In addition to Weibo, there is also WeChat
Please pay attention
WeChat public account
Shulou
2025-03-26 Update From: SLTechnology News&Howtos shulou NAV: SLTechnology News&Howtos > Servers >
Share
Shulou(Shulou.com)06/01 Report--
Editor to share with you the example analysis of the Linux program compilation process, I believe that most people do not know much about it, so share this article for your reference, I hope you can learn a lot after reading this article, let's go to know it!
This article will show you how to convert a program written in the high-level Cpicurus + language into binary code that can be executed by the processor, including four steps:
Preprocessing (Preprocessing)
Compile (Compilation)
Compilation (Assembly)
Link (Linking)
Introduction to GCC tool chain
Commonly known as GCC is the abbreviation of GUN Compiler Collection, which is a commonly used compilation tool on Linux system. GCC tool chain software includes GCC, Binutils, C runtime and so on.
GCC
GCC (GNU C Compiler) is a compilation tool. In this paper, the process of converting a program written in Chample + language into binary code that can be executed by the processor is completed by the compiler.
Binutils
A set of binary program processing tools, including: addr2line, ar, objcopy, objdump, as, ld, ldd, readelf, size, etc. This set of tools are indispensable for development and debugging, which are briefly introduced as follows:
Addr2line: used to convert the program address to the corresponding program source file and the corresponding line of code, and the corresponding function can also be obtained. This tool will help the debugger locate the corresponding source code during debugging.
As: mainly used for assembly. For a detailed introduction to assembly, see below.
Ld: mainly used for links, see below for a detailed description of links.
Ar: mainly used to create static libraries. In order for beginners to understand, the concepts of dynamic library and static library are introduced here:
If you want to generate multiple .o object files into a single library file, there are two types of libraries, one is static libraries, and the other is dynamic libraries.
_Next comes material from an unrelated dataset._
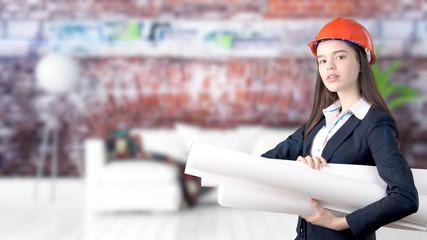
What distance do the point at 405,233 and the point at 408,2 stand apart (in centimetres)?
261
In windows, static libraries are files with the suffix .lib, and shared libraries are files with the suffix .dll. In linux, static libraries are files with the suffix .a, and shared libraries are files with the suffix .so.
The difference between static and dynamic libraries is that the code is loaded at different times. The code of the static library has been loaded into the executable program during the compilation process, so it is larger. The code of the shared library is loaded into memory when the executable program is running, and there are only simple references during compilation, so the code is small. On Linux systems, you can use the ldd command to view a shared library that an executable program depends on.
If there are multiple programs that need to be run at the same time in a system and there are shared libraries between these programs, then using the form of dynamic libraries will save memory.
Ldd: can be used to view a shared library on which an executable depends.
Objcopy: translate one object file into another, such as .bin to .elf, or .elf to .bin, etc.
Objdump: the main function is disassembly. For a detailed introduction to disassembly, see below.
Readelf: to display information about the ELF file, see later for more information.
Size: lists the size and total size of each part of the executable file, code snippet, data segment, total size, etc., see the following for specific examples of using size.
C runtime
The C language standard mainly consists of two parts: one describes the syntax of C, and the other describes the C standard library. The C standard library defines a set of standard header files, each of which contains some related functions, variables, type declarations and macro definitions. For example, the common printf function is a C standard library function, and its prototype is defined in the stdio header file.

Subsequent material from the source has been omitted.